State variables are data members that have the lifetime of their associated state. For superstate variables this means that they exist as long as the machine is in that state or in any of its substates. Substates have full access to state variables of their superstates.

State variables allow states to accumulate information from the events they have received in the past. They can also be used to parametrize a new state to be entered by initializing them accordingly.

Since every state is a substate of the top state, top state variables are accessible to all states of a machine.

Here is an example of a definition of state variables:

TOPSTATE(Top) {
    struct Box {
        Box() : myData(0) {}
        Box(long l) : myData(l) {}
        long myData;
    };
    STATE(Top)
    ...
};

State variables are contained in a data type named Box nested into the state class (the type name Box is mandatory). The box definition must appear BEFORE the use of the STATE macro.

The box type must be default constructable (means: has a default constructor), but may have other constructors, too. Apart from this the box can be any regular C++ type. It could even be just a simple typedef:

TOPSTATE(Top) {
    typedef int Box;
    STATE(Top)
    ...
};

A box is created before its state is entered (before the call to entry) and destroyed after the state is left (after the call to exit).

A state's box is accessed by calling the method box, which returns a reference to the state's box object:

void StateA::event1(int i) {
    ...
    cout << box().myData;
    ...

> [Jobs]:
A - According to the extract on state variables, at what point is a box created?
B - Rewrite the paragraph beginning "State variables are data members" from the extract on state variables as a short bulleted list.

> [Material]:

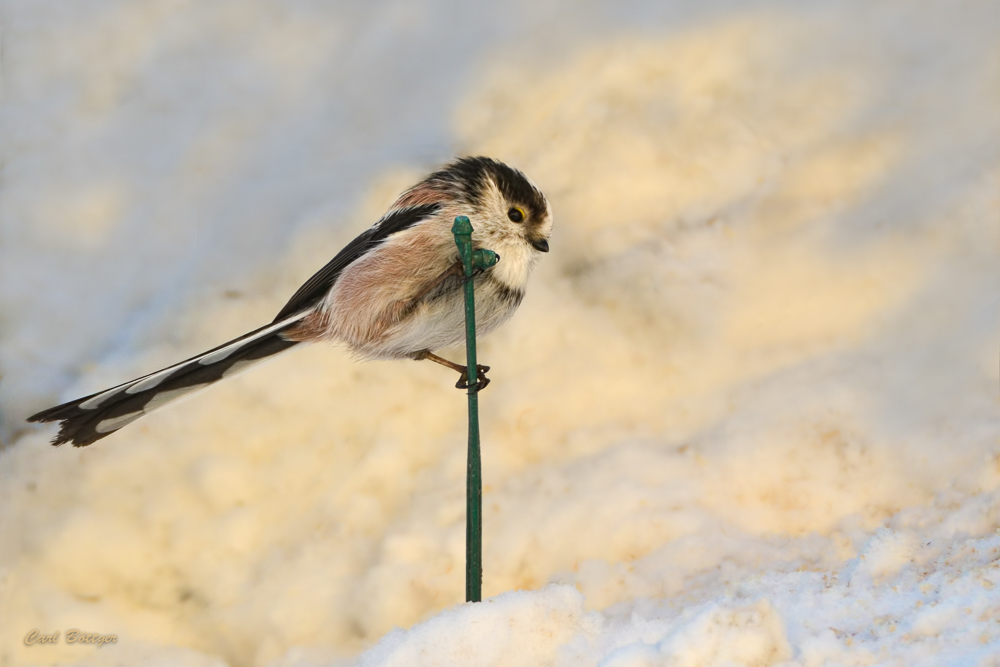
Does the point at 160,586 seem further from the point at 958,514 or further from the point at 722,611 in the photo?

> [Problem solutions]:
A - A box is created before its state is entered, that is, before the call to entry.

B -
- State variables are data members whose lifetime matches that of their associated state.
- A superstate's variables exist as long as the machine is in that state or any of its substates.
- Substates have full access to their superstates' state variables.